As a case study, we demonstrate an application of the developed tool for deriving catchment
properties for 1018 catchments included in the OpenForecast v2 system [10].

2. Data and Methods

2.1. HydroATLAS
   HydroATLAS was chosen as a source database for several reasons:
   1. First, based on the diversity of data that HydroATLAS database offers for users. There are 56
       environmental variables that are partitioned into 281 individual attributes and organized into 6
       categories: hydrology; physiography; climate; land cover & use; soils & geology; and
       anthropogenic influences.
   2. The second reason is the global availability of data. HydroATLAS derives the hydro-
       environmental characteristics by aggregating and reformatting original data from well-
       established global digital maps, and by accumulating them along the drainage network from
       headwaters to ocean outlets.
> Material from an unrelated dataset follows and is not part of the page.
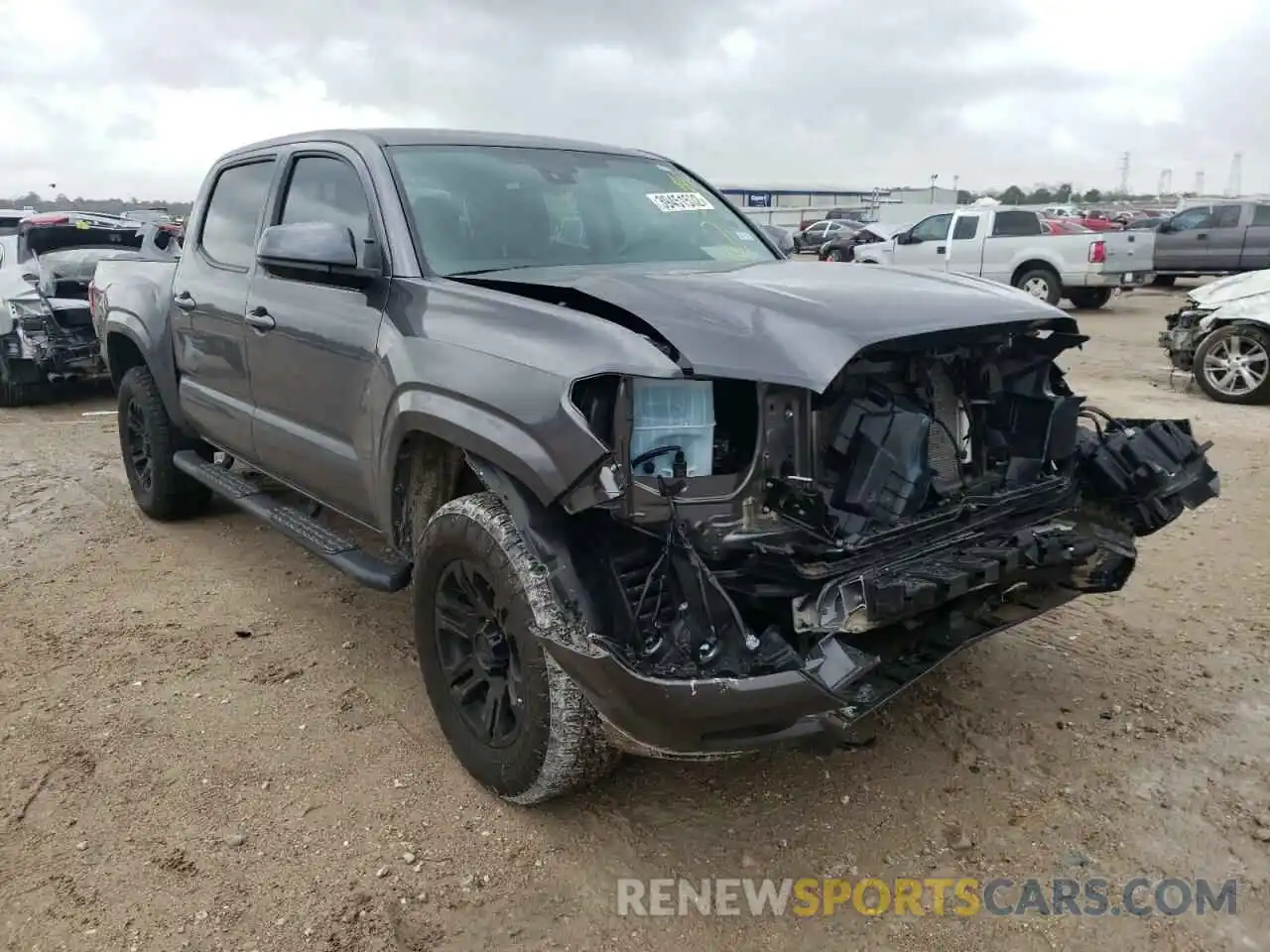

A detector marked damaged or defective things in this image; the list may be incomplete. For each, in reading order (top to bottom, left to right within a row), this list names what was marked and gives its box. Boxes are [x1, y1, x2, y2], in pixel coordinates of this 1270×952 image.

Hierarchically nested sub-basins are linked to attributes at
       multiple scales, as well as the individual river reaches, both extracted from the global
       HydroSHEDS database [hydrosheds] at 15 arc-second (~500 m) resolution. The sub-basin and
       river reach information is distributed in two companion datasets: BasinATLAS and
       RiverATLAS. The BasinATLAS dataset will be further utilized as a source dataset.
   3. The third reason is the uniformity and consistency of data stored in companion datasets.
       BasinATLAS stores data in shapefiles that correspond to the individual sub-basin number of
       hydro-environmental characteristics. In this way, that allows us to automate the process of
       data extraction and preprocessing.

   Environmental attributes from the HydroATLAS database are stored in six different categories:
hydrology; physiography; climate; land cover & use; soils & geology; and anthropogenic influences.
However, we reduce the number of considered attributes from 281 (in the original dataset) to 149. The
reduction has been determined by the expert screening that defines the suitability of available
characteristics for further use in hydrological modelling studies. The table with original BasinATLAS
and expert-guided variants of datasets alongside auxiliary information is available on GitHub.

2.2. Research Catchments
    For the test case study, we select research catchments of rivers across the Russian Federation with
areas from 50 to 50 000 km². In total, our study includes 1018 catchments from the OpenForecast
system [10]. The boundaries of the respective catchment are stored in shapefiles, allowing us to
manipulate them in a programmatic way using specialized software libraries. Boundaries’ availability
is the sole requirement for the developed computational scripts. Thus, the provided approach for
feature extraction (Figure 1) allows us to prepare the unified and consistent set of catchment
descriptors for any river catchment across the globe with the digitized boundary.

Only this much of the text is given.